Admittedly, a lot went wrong with the 2001 sequel to Silence of the Lambs-- Thomas Harris' source material, with its seemingly character-defying twists turned off much of the first film's creative team, including director Jonathan Demme, writer Ted Tally and lead actress Jodie Foster, sucking a good deal of life from the prospect of the sequel to a film that captured that rare combination of box-office and critical success. While talent was plenty in the replacements producers sought to fill those roles, few of the new team quite lives up to the challenge. Julianne Moore does her best as Clarice Starling, but she never recaptures the same chemistry with Anthony Hopkins that her predecessor did. Likewise do screenwriters Steven Zaillian and David Mamet fall short of Tally's tight script work, overreaching themselves with eloquent embroidery instead of introspective economy.

But if there's one member of the Hannibal team who nearly redeems the project, it's the man that Dino De Laurentiis wisely chose to direct-- Sir Ridley Scott. Bravely straying from the static realism that drove Demme's film-- a bold choice of its own, helping the horror-thriller defy the Academy's anti-genre bias by scoring the major Oscars of 1991-- Scott's hand soaks in as much atmosphere and sensuality as possible, with a camera which lingers over landscapes and human faces like as longingly as though it were lovestruck with everything it sees. This approach can be alarming when those landscapes and faces are stateside, such as during Starling's FBI sting gone terribly wrong or whenever Gary Oldman's monstrous Mason Verger enters the picture.

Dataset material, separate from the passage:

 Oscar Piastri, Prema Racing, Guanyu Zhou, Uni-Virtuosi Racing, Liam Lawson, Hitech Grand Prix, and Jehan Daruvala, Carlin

In the film's protracted scenes in Florence, however, Scott's filmmaking shines, and moreover helps to draw in all the themes its script occasionally has trouble articulating in a language as concise as the director's visuals. Perhaps the best example of Scott's rare successes in Hannibal are in the outdoor opera sequence midway through the film, where the esteemed Dr. Lector (masquerading as Medievalist scholar Dr. Fell-- one of the coy literary jokes Thomas Harris peppered throughout the original novel) attends a production based on Dante Alighieri's "La Vita Nuova", joined by his adversary Detective Pazzi (the impeccable Giancarlo Giannini). For the film, Scott commissioned Irish composer Patrick Cassidy to write an aria based on Dante's first sonnet, describing his love-at-first-sight for his fabled muse Beatrice, who would later inspire him throughout his epic masterpiece, "The Divine Comedy".

Cassidy's music speaks for itself just as much as Scott's imagery does-- there's little wonder as to the popularity this relatively short piece of music has enjoyed over the years, particularly in Scott's own filmography (he added it to the soundtrack of Kingdom of Heaven's director's cut). But more importantly, the sequence represents a perfect example of the director's ability to blend music, set-design, composition and layering together into a cohesive cinematic whole, ably building an environment of exotic theatricality worthy of the "World Builder"'s reputation. He even manages to drive home many of the story's themes home much more clearly through the learned allusions to Dante, emphasizing Hannibal's connection to the heartsick Florentine poet through music and visuals instead of merely settling for a handful of literary quotes. In moments like these, Scott is able to humanize the iconic monster of Hannibal Lector into something akin to a Byronic hero, a figure as epic and romantic as he is cruel and calculating.